TEXTE FOURNI:
━━━━━━

En 1896, il publie un second recueil de poèmes, l’Offrande aux dieux lares (Larenopfer), tableaux de la ville de Prague et du terroir de la Bohême. La même année, il fait paraître une revue littéraire d’avant-garde, au titre étrange de Chicorées sauvages (Wegwarten), dont les trois fascicules, d’inspiration socialiste, puis nettement naturaliste, enfin de tendance symboliste, sont distribués gratuitement aux portes des hôpitaux, des prisons, des ateliers et des usines. Selon les doctrines de Tolstoï, qu’il admire profondément, il veut apporter par la poésie un réconfort aux pauvres, aux malades, aux déshérités et aux réprouvés.

À l’automne de 1896, il quitte sa ville natale et n’y reviendra plus jamais. Il part pour Munich, où il reste un an et travaille au recueil poétique Couronné de rêve (Traumgekrönt, 1897), d’inspiration néo-romantique. Il se lie avec l’écrivain Jacob Wassermann et découvre le romancier danois Jens Peter Jacobsen, dont l’influence sur sa pensée sera capitale. C’est également à Munich qu’il fait la connaissance de Lou Salomé (1861-1937) ; cette femme écrivain d’origine russe-allemande s’est mariée avec le professeur Friedrich Carl Andreas, après avoir vécu une idylle tragique avec Friedrich Nietzsche. D’une sensibilité raffinée et d’un tempérament presque masculin, Lou demeure la confidente de Rilke jusqu’à la mort du poète. En octobre 1897, celui-ci la suit à Berlin, abandonne ses études universitaires et fait un voyage en Italie au printemps de 1898.

━━━━━━

DONNÉES FOURNIES:

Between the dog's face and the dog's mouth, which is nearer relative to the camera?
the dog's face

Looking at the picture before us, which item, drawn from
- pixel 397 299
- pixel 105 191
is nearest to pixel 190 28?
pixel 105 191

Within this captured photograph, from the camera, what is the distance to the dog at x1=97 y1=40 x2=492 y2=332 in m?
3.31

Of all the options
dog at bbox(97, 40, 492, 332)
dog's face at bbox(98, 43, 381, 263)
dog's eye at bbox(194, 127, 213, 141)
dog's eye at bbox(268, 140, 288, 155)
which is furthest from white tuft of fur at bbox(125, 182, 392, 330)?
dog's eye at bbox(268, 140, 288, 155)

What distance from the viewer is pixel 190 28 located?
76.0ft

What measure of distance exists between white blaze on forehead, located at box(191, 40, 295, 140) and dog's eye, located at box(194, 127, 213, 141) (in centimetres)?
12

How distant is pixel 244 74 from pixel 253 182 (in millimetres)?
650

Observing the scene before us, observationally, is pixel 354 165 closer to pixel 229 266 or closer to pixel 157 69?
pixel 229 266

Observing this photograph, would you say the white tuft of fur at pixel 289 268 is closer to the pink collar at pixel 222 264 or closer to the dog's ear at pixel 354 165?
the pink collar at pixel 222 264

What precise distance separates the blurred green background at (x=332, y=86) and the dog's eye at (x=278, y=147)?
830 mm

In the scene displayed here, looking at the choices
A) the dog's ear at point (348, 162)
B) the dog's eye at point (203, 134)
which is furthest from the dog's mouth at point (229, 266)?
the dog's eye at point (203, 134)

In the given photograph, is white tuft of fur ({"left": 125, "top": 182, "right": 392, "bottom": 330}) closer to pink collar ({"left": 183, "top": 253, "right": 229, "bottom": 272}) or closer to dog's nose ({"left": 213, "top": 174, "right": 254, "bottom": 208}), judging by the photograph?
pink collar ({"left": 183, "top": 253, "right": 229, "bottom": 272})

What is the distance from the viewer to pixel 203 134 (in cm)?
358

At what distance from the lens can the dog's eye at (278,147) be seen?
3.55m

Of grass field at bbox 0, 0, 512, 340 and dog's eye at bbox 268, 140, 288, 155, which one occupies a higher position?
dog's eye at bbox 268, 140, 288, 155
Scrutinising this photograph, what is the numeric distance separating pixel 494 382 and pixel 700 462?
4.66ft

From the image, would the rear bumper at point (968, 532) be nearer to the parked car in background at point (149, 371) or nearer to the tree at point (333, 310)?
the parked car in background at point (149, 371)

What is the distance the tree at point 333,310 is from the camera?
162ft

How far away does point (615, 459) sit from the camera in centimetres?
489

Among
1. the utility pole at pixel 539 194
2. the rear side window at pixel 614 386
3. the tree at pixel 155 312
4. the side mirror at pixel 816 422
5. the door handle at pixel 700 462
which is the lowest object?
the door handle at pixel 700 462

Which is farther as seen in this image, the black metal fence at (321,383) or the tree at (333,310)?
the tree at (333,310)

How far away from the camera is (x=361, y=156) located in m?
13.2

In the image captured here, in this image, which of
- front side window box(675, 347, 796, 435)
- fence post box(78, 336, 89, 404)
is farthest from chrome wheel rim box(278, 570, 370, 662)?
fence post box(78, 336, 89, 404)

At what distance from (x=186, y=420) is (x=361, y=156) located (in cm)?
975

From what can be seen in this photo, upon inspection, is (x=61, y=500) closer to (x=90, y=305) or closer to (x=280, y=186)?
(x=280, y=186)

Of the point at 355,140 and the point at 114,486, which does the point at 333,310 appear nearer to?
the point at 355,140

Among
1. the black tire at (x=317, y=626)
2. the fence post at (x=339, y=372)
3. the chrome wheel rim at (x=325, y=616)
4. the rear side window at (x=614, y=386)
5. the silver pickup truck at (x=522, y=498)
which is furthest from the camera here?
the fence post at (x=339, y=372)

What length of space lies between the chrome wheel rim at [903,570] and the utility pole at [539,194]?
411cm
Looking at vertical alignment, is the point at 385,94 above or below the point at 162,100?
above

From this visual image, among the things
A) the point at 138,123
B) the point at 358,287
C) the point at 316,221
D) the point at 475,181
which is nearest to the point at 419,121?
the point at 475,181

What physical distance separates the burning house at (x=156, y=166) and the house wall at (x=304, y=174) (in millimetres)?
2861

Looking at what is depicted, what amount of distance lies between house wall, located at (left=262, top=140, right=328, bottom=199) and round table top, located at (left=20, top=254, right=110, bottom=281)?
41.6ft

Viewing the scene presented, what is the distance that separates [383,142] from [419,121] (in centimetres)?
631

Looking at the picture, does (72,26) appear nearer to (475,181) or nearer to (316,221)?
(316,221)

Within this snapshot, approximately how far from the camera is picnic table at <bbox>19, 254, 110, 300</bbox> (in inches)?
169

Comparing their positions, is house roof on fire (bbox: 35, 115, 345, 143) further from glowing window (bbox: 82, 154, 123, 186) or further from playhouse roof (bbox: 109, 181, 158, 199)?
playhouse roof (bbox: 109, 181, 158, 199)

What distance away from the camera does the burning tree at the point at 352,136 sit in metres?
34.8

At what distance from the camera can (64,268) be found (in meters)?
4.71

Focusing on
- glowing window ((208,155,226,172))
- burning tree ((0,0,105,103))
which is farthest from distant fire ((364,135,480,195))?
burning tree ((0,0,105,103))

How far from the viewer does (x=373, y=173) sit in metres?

━━━━━━

Dans le texte sur Rilke, où les trois fascicules de la revue Chicorées sauvages sont-ils distribués gratuitement ?

CORRIGÉ:
Aux portes des hôpitaux, des prisons, des ateliers et des usines.